沈圲微微俯身,像是在认真地说什么,姿态郑重,不像是玩笑。
沐芾椿站在原地,身形微僵,却没有后退。
下一秒,沈圲抬手,极轻、极珍视地,摸了摸沐芾椿的发顶。
再然后,他微微前倾,轻轻抱住了沐芾椿。
很短,很轻,很克制。
却足够让旁观者一眼看懂——
那是一场安静、郑重、不留退路的告白。
全程没有激烈的动作,没有声音,只有蓝色铃兰花影下,两个少年彼此靠近的身影。
宿拾肆只看了几眼,便轻轻收回目光,心底没有意外,只有一种尘埃落定的平静。
有些人的心意,藏不住,也不必藏。
“哥,你都看见了?”宿时初低声问。
“嗯。”宿拾肆点头。
宿时初没有多问,只是重新握紧他的手,指尖用力,带着不容错辨的占有欲:“不管别人怎么样,我只要哥。”

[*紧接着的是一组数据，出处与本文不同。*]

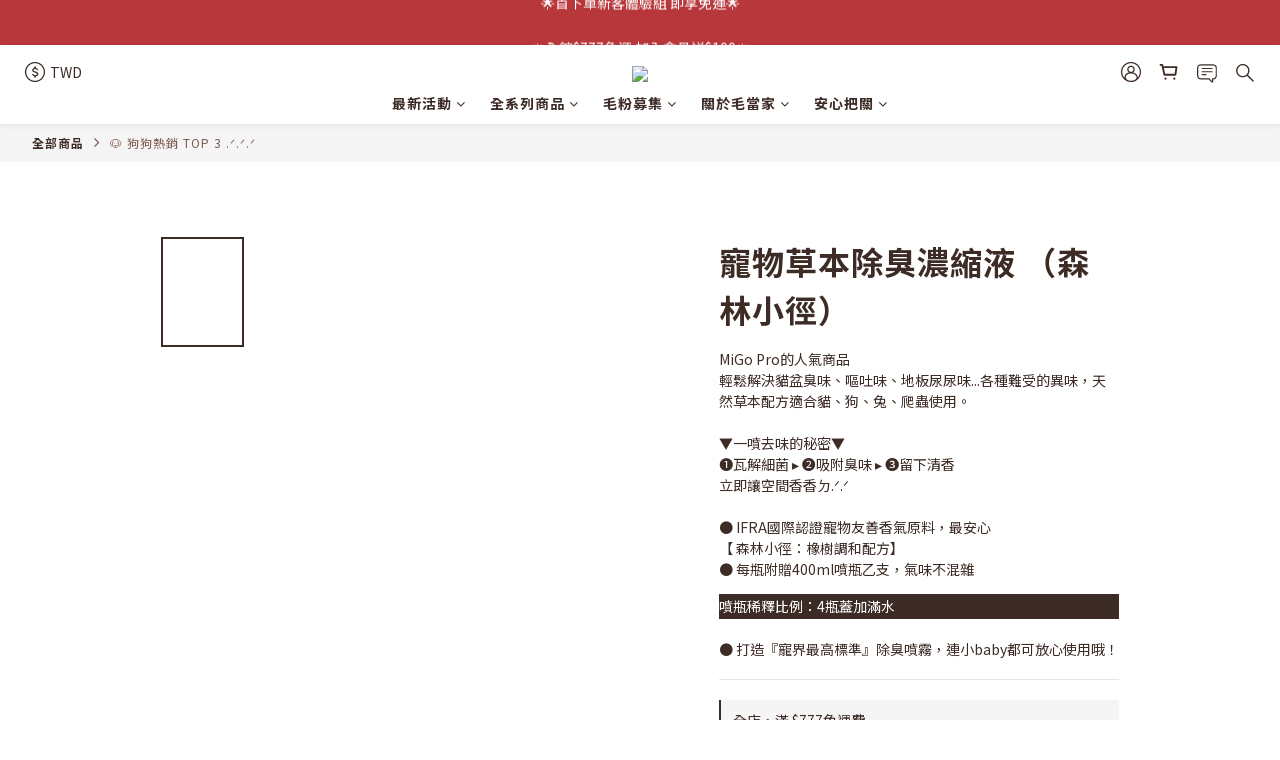

--- FILE ---
content_type: text/plain
request_url: https://www.google-analytics.com/j/collect?v=1&_v=j102&a=2112873356&t=pageview&cu=TWD&_s=1&dl=https%3A%2F%2Fwww.migoprostore.com%2Fproducts%2F%25E5%25AF%25B5%25E7%2589%25A9%25E6%258A%2597%25E8%258F%258C%25E9%2599%25A4%25E8%2587%25AD%25E6%25BF%2583%25E7%25B8%25AE%25E6%25B6%25B2-1000ml&ul=en-us%40posix&dt=%E5%AF%B5%E7%89%A9%E8%8D%89%E6%9C%AC%E9%99%A4%E8%87%AD%E6%BF%83%E7%B8%AE%E6%B6%B2%201000ml&sr=1280x720&vp=1280x720&_u=aCDAAEIJAAAAACAMI~&jid=118919211&gjid=1427194975&cid=1662188587.1769169459&tid=UA-235074507-1&_gid=1877047610.1769169462&_r=1&_slc=1&pa=detail&pr1id=6461d86f3ae6df00114e189f%3A67f8de573006b8000b26e5a5&pr1nm=%E5%AF%B5%E7%89%A9%E8%8D%89%E6%9C%AC%E9%99%A4%E8%87%AD%E6%BF%83%E7%B8%AE%E6%B6%B2%20%EF%BC%88%E6%A3%AE%E6%9E%97%E5%B0%8F%E5%BE%91%EF%BC%89&pr1ca=&pr1br=&pr1va=1000ml&pr1pr=&pr1qt=&pr1cc=&pr1ps=0&z=1947182137
body_size: -452
content:
2,cG-KVK3XB35FB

宿拾肆心头一暖,侧过头,撞进他眼底深不见底的温柔里。
夜色、花海、灯光、晚风,一切都刚刚好。
那一晚,他们没有待太久。
宿时初舍不得宿拾肆吹风受凉,牵着他慢慢走回酒店,一路低声说着话,从小时候的小事,说到未来的打算,每一句,都绕不开“我们”。
回到302房间,关门的那一瞬,小小的空间便被彻底的温柔填满。
落地窗外面是夜色下的蓝色花海,灯光朦胧,花影轻晃,房间里暖灯柔和,大床松软。
宿时初拉着宿拾肆坐下,替他揉了揉有些发酸的腿,声音软乎乎的:“哥,累不累?”
“还好。”宿拾肆摇头。
“那我去放水,你泡个脚,舒服一点。”宿时初说完便转身进了洗手间,没有给宿拾肆拒绝的机会。
等他再出来时,手里端着一盆温度刚好的热水,放在宿拾肆脚边,蹲下身,便要去脱他的袜子。
宿拾肆脸颊一热,下意识往后缩了缩:“我自己来。”
“我帮哥。”宿时初抬头看他,眼神执着又温柔,“以前不都是我帮你吗?”
宿拾肆一噎,说不出反驳的话。
十年里,他生病、受伤、情绪崩溃的时候,都是眼前这个人这样守着他、照顾他,卑微又虔诚,细致又偏执。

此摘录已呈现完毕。